We create set closure variables using the Value-Cell VOP, which takes a value and returns a value cell containing the value. We can basically use this instead of a Move VOP when initializing the variable. Value-Cell-Set and Value-Cell-Ref are used to access the value cell. We can have a special effect for value cells so that value cells references can be discovered to be common subexpressions or loop invariants.

Represent unknown-values continuations as (start, count). Unknown values continuations are always outside of the current frame (on stack top). Within a function, we always set up and receive values in the standard passing locations. If we receive stack values, then we must BLT them down to the start of our frame, filling in any unsupplied values. If we generate unknown values (i.e. PUSH-VALUES), then we set the values up in the standard locations, then BLT them to stack top. When doing a tail-return of MVs, we just set them up in the standard locations and decrement SP: no BLT is necessary.

Unknown argument call (MV-CALL) takes its arguments on stack top (is given a base pointer). If not a tail call, then we just set the arg pointer to the base pointer and call. If a tail call, we must BLT the arguments down to the beginning of the current frame.

Implement more args by BLT'ing the more args *on top* of the current frame. This solves two problems:

More args in local call??? Perhaps we should not attempt local call conversion in this case.
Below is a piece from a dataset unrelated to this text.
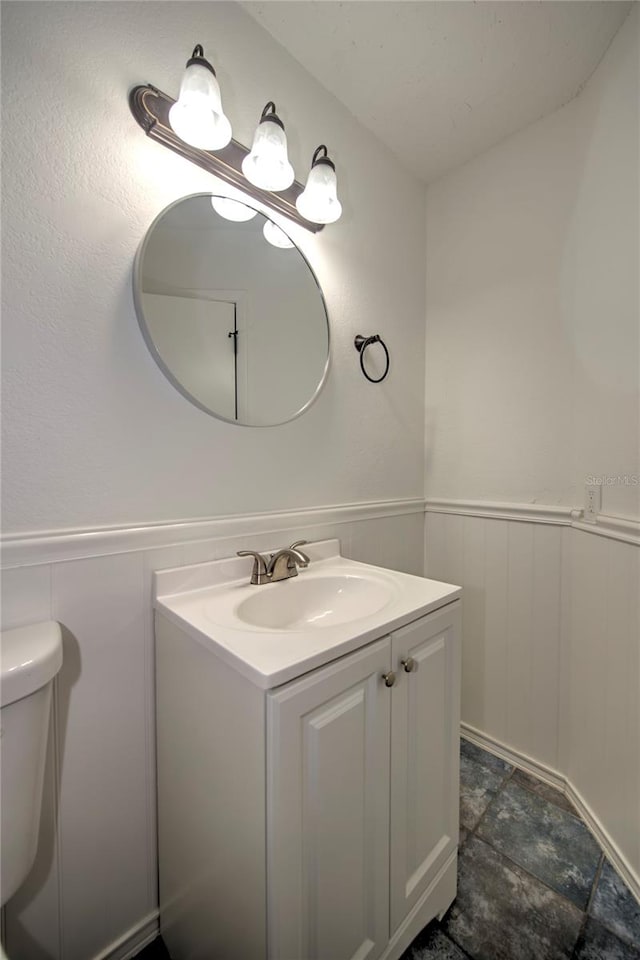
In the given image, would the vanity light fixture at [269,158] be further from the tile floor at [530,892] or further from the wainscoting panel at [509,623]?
the tile floor at [530,892]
We already special-case keyword args in local call. It seems that the main importance of more args is primarily related to full call: it is used for defining various kinds of frobs that need to take arbitrary arguments:

Given the marginal importance of more args in local call, it seems unworth going to any implementation difficulty. In fact, it seems that it would cause complications both at the VMR level and also in the VM definition. This being the case, we should flush it.

Function Call

Registers and frame format

These registers are used in function call and return:

A0..An In full call, the first three arguments. In unknown values return, the first three return values.

CFP The current frame pointer. In full call, this initially points to a partial frame large enough to hold the passed stack arguments (zero-length if none).

CSP The current control stack top pointer.

OCFP In full call, the passing location for the frame to return to.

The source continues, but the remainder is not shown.